*Problem description:* Please repeat the passage about the Federal Election Commission from "The FEC, which" up to and including "on Government Oversight.", substituting "investigations" for "audits".

The federal agency responsible for enforcing the nation’s campaign finance laws has essentially lost the ability to do its job going into the 2020 cycle.

Vice Chairman Matthew S. Petersen announced on Monday he is resigning from the Federal Election Commission, an independent, bipartisan regulatory agency, leaving the FEC with just three members—not enough for a quorum. 

The FEC, which is supposed to have a six-member board, needs four members for its proceedings to be valid. Lack of a quorum prevents the FEC from holding meetings, starting audits, creating news rules and imposing fines on those who violate campaign finance laws. “Without a board they basically can’t do their job,” said Elizabeth Hempowicz, director of public policy at the Project on Government Oversight. 

If we don’t know “where money is coming from, making sure that presidential candidates are funded in a way that’s consistent with the law, we’ve got potentially serious problems,” said Hempowicz. “It's an election security matter and I think that’s something that should be on the front of everybody’s mind going into 2020 given what happened in 2016.”

Petersen, who joined the FEC in 2008, did not give a reason for his departure. In his resignation letter he outlined how he “consistently opposed unnecessarily rigid regulatory rulings” and “worked to shape the post-Citizens United legal framework,” following the Supreme Court’s decision in 2010 that political spending is protected speech. 

The three remaining commissioners' terms have expired, but they may remain until new members are appointed. FEC Chair Ellen Weintraub, a Democrat, wrote, “The United States’ election cop is still on the 2020 campaign beat” and said the FEC will still be able to “shine a spotlight on the finances of the 2020 campaign.”

*Extracted material:*
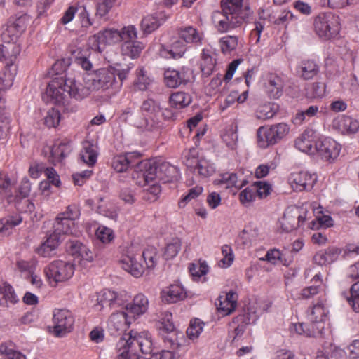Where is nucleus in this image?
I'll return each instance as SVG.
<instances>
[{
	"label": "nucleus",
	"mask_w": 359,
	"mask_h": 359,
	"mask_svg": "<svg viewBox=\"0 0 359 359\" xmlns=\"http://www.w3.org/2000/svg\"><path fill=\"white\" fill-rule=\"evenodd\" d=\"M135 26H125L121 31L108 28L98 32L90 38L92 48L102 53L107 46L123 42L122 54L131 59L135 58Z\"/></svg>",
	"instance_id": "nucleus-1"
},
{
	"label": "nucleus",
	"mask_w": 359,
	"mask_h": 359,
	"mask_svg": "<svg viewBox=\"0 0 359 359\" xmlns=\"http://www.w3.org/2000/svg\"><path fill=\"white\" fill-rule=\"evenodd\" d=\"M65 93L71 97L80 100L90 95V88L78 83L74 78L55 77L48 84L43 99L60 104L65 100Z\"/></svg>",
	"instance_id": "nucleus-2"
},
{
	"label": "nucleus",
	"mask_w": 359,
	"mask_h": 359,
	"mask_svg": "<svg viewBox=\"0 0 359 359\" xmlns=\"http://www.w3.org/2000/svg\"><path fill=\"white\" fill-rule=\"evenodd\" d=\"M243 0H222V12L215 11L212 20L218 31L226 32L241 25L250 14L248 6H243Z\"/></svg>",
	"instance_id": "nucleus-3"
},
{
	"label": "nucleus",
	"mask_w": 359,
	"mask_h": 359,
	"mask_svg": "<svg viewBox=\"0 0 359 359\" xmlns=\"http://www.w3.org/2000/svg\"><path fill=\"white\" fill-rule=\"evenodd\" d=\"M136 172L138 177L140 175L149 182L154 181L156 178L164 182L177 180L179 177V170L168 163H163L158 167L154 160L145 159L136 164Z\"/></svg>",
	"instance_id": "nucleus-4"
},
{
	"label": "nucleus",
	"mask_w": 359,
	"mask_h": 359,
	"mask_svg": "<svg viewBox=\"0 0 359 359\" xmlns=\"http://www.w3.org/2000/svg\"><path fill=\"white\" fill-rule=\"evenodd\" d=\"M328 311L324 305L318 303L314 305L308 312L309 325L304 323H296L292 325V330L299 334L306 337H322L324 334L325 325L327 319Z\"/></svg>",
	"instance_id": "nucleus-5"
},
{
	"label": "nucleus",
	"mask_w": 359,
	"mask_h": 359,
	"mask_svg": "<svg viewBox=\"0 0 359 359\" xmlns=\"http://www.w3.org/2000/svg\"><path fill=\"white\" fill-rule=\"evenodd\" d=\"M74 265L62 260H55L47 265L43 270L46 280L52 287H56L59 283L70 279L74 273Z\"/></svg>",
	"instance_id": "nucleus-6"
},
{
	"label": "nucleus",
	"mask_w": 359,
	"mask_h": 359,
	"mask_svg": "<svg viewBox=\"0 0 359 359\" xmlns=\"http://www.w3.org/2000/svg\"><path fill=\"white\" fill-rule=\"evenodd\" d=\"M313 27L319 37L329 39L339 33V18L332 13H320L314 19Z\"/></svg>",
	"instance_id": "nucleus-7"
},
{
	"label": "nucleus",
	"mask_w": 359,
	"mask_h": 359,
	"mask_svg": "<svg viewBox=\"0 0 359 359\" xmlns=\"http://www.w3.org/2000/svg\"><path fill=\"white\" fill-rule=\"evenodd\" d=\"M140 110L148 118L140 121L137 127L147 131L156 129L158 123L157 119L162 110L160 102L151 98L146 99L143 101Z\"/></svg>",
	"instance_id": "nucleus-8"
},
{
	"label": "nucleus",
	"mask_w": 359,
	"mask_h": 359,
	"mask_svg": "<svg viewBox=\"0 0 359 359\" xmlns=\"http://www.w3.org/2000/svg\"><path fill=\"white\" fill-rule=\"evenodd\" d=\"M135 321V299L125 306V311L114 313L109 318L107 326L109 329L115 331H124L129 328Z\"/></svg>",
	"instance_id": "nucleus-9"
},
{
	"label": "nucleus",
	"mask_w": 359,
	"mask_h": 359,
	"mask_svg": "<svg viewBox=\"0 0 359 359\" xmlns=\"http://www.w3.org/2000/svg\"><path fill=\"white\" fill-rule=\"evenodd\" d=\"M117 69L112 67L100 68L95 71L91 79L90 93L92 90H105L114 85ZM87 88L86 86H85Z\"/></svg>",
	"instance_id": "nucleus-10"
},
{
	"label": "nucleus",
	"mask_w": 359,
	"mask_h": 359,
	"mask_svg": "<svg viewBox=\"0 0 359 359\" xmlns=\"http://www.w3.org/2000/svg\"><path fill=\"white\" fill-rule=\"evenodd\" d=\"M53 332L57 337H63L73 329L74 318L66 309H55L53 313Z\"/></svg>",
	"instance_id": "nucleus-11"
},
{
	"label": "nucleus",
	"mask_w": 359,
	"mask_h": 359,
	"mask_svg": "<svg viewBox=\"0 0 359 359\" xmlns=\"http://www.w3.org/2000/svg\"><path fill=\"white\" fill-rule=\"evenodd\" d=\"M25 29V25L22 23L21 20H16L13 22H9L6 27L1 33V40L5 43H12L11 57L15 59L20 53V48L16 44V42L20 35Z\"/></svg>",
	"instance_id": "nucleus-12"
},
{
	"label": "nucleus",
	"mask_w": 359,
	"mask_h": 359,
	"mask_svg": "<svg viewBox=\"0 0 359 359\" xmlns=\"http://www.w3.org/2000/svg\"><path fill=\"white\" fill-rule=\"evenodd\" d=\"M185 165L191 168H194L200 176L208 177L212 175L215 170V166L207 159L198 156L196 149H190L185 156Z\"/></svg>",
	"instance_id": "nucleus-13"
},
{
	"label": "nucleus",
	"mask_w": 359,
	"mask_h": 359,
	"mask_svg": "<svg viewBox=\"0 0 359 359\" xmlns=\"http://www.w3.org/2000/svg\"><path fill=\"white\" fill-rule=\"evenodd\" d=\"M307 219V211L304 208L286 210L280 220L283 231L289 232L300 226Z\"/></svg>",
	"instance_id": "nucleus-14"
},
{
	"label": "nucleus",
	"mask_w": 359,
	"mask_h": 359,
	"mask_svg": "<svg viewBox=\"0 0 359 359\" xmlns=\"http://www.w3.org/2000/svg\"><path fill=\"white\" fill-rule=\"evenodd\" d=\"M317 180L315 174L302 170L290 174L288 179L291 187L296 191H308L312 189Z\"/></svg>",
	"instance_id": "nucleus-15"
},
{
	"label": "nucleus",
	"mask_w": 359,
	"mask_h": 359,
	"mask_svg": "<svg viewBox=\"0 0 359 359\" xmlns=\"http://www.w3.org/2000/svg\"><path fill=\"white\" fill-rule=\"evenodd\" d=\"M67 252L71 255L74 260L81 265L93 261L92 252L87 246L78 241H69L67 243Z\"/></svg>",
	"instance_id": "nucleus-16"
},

*Written response:*
The FEC, which is supposed to have a six-member board, needs four members for its proceedings to be valid. Lack of a quorum prevents the FEC from holding meetings, starting investigations, creating news rules and imposing fines on those who violate campaign finance laws. “Without a board they basically can’t do their job,” said Elizabeth Hempowicz, director of public policy at the Project on Government Oversight.